仕事をしている人にとって、年収1,000万円は1つの目標になり得る数字で、そのために日々努力を重ねている人もいるでしょう。今回は理学療法士で年収1,000万円は実現できるのか、実現するにはどうしたらいいのかを解説します。
理学療法士の給料事情
夢の年収1,000万円を目指すには、まず現状を把握しておく必要があります。理学療法士の平均年収を知って、現在地点をはっきりさせましょう。
平均年収は427万円ほど
厚生労働省が発表している「賃金構造基本統計調査」(2021年)によると、理学療法士・作業療法士・言語聴覚士・視能訓練士の平均給与は約427万円です。一方、国税庁が公表する「民間給与実態統計調査」によると、給与所得者全体の平均給与額が443万円なので、働く人全体から見ると、理学療法士の給与はやや低めといえるでしょう。
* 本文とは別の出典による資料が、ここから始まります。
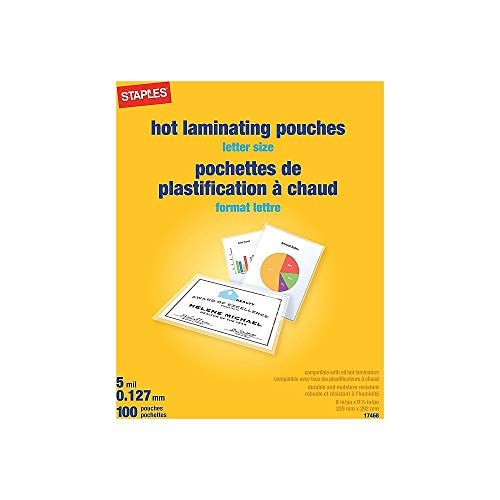 (Staples 489526 5 Mil Thermal Laminating Pouches Letter Size 100 Pack)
他の医療職と比較しても、理学療法士の給与はやや低いと判断できます。看護師の平均給与額が約499万円、薬剤師が約581万円、臨床検査技師が約496万円となっています。有資格者しか就けない医療職の中でも、理学療法士はやや低賃金な仕事といえそうです。
理学療法士にとって年収1,000万が難しい理由
このように、理学療法士の仕事だけで年収1,000万円を実現するのは簡単ではありません。その理由について見ていきましょう。
医療制度的に限界があるから
医療制度上、理学療法士の仕事だけで高収入を目指すのは、非常に難しいといわざるを得ません。前提として、医療職の報酬は診療報酬によって賄われています。リハビリにも一定の点数が設けられていて、理学療法士の仕事に対して支払われる診療報酬も一定です。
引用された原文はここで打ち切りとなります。